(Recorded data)

┄┄┄┄┄┄┄┄┄┄┄┄┄┄┄┄┄┄┄┄

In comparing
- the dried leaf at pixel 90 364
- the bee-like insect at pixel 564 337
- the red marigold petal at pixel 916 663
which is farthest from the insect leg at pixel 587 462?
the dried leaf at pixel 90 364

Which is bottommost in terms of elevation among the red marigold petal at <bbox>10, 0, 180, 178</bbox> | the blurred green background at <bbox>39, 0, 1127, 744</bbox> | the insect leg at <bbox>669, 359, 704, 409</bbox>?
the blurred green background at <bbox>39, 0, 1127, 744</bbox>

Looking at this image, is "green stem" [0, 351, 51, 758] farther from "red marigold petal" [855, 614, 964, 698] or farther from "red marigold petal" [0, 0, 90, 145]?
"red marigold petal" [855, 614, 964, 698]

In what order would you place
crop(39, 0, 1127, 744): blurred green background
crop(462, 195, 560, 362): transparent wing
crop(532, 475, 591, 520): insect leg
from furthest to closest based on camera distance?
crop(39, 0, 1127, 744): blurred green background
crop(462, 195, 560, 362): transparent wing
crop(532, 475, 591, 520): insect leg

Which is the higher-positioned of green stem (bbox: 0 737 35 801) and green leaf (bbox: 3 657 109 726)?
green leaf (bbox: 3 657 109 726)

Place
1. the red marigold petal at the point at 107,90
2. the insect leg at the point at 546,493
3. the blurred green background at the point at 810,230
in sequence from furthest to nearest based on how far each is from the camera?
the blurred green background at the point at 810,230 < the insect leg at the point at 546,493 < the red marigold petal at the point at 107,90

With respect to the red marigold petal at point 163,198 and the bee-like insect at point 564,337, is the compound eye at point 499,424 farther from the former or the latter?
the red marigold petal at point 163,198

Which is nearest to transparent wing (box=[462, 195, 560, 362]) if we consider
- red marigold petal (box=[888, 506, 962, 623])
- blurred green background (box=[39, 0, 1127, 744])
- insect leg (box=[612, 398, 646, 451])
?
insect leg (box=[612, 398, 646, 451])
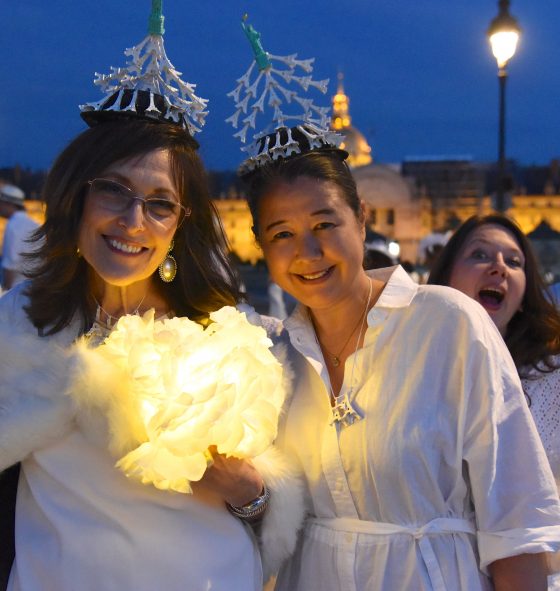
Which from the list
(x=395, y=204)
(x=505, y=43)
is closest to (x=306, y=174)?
(x=505, y=43)

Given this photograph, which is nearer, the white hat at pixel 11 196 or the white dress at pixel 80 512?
the white dress at pixel 80 512

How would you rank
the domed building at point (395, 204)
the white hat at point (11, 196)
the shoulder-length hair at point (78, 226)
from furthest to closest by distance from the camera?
the domed building at point (395, 204) < the white hat at point (11, 196) < the shoulder-length hair at point (78, 226)

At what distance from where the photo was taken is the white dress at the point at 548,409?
3.41 metres

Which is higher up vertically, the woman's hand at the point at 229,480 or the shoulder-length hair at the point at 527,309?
the shoulder-length hair at the point at 527,309

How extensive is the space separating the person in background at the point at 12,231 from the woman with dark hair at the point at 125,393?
6286 millimetres

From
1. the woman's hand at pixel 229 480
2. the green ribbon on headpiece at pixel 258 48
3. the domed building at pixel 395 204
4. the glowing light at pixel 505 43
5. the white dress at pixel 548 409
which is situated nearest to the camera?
the woman's hand at pixel 229 480

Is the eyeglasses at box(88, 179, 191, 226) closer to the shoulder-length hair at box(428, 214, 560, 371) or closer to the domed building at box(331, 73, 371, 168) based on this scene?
the shoulder-length hair at box(428, 214, 560, 371)

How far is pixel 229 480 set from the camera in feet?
8.48

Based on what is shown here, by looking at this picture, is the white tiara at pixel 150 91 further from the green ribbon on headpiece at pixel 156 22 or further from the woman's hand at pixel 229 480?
the woman's hand at pixel 229 480

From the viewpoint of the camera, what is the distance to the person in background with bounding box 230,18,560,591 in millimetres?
2641

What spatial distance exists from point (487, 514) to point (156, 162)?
68.9 inches

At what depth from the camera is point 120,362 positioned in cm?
238

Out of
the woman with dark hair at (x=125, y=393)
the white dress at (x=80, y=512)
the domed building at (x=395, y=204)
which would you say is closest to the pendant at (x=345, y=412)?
the woman with dark hair at (x=125, y=393)

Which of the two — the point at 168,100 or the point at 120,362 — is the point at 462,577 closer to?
the point at 120,362
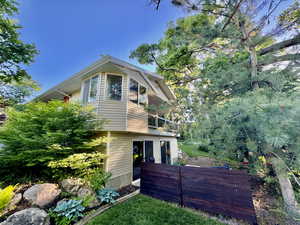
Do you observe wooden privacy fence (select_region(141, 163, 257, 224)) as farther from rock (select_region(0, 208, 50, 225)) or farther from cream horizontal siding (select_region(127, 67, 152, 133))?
rock (select_region(0, 208, 50, 225))

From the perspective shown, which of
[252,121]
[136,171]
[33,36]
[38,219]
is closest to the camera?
[252,121]

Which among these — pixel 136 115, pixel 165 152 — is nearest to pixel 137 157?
pixel 136 115

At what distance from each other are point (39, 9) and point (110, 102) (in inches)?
293

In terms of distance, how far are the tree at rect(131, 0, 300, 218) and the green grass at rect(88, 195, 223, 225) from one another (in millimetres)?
2381

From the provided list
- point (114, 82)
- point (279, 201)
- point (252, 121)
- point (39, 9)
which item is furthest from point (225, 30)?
point (39, 9)

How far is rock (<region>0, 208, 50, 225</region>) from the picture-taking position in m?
2.99

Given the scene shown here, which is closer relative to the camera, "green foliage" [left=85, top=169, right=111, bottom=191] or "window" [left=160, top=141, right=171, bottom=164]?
"green foliage" [left=85, top=169, right=111, bottom=191]

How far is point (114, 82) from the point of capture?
6625 millimetres

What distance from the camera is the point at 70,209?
363cm

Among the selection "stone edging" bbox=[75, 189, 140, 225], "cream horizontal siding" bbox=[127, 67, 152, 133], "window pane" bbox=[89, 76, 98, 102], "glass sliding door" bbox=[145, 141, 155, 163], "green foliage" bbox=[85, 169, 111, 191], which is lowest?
"stone edging" bbox=[75, 189, 140, 225]

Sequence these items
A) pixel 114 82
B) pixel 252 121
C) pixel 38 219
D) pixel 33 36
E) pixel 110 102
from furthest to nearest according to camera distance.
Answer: pixel 33 36, pixel 114 82, pixel 110 102, pixel 38 219, pixel 252 121

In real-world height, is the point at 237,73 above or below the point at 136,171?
above

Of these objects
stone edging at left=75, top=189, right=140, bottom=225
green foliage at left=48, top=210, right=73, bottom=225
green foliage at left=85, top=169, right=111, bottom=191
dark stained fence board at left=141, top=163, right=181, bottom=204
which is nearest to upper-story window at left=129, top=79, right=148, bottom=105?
dark stained fence board at left=141, top=163, right=181, bottom=204

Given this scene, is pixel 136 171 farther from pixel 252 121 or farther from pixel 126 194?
pixel 252 121
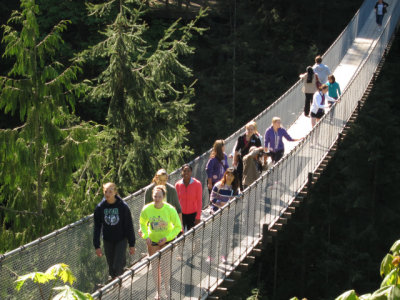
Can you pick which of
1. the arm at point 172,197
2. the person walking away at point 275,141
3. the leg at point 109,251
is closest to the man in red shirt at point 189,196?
the arm at point 172,197

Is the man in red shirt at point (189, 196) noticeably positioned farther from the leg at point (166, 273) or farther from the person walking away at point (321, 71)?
the person walking away at point (321, 71)

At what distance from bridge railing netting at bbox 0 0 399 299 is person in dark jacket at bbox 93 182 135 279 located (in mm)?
268

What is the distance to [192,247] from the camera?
6535 millimetres

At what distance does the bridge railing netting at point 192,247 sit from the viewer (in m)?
5.75

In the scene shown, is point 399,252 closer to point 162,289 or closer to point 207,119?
point 162,289

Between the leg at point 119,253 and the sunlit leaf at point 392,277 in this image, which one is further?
the leg at point 119,253

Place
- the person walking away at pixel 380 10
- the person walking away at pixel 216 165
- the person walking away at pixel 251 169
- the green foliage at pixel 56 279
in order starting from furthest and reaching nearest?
the person walking away at pixel 380 10, the person walking away at pixel 251 169, the person walking away at pixel 216 165, the green foliage at pixel 56 279

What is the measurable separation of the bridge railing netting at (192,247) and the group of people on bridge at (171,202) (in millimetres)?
156

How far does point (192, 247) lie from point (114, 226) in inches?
31.7

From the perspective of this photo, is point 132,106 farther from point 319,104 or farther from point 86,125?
point 319,104

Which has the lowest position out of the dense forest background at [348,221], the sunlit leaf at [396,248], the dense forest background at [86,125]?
the dense forest background at [348,221]

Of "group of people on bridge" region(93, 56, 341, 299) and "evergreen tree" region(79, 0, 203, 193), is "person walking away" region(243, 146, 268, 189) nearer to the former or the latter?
"group of people on bridge" region(93, 56, 341, 299)

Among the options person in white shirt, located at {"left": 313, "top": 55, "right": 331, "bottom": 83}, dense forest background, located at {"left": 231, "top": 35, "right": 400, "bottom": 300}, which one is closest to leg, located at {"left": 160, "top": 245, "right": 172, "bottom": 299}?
person in white shirt, located at {"left": 313, "top": 55, "right": 331, "bottom": 83}

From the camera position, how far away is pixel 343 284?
25250 mm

┄┄┄┄┄┄┄┄┄┄┄┄┄┄┄┄┄┄┄┄

TASK DETAILS: In the recorded data above, retype everything from the line containing "At what distance from bridge" through the line containing "6535 millimetres", keeping both of those lines.

REPLY:
At what distance from bridge railing netting at bbox 0 0 399 299 is person in dark jacket at bbox 93 182 135 279 located (in mm)?
268

What is the distance to [192,247] from the camera?
6535 millimetres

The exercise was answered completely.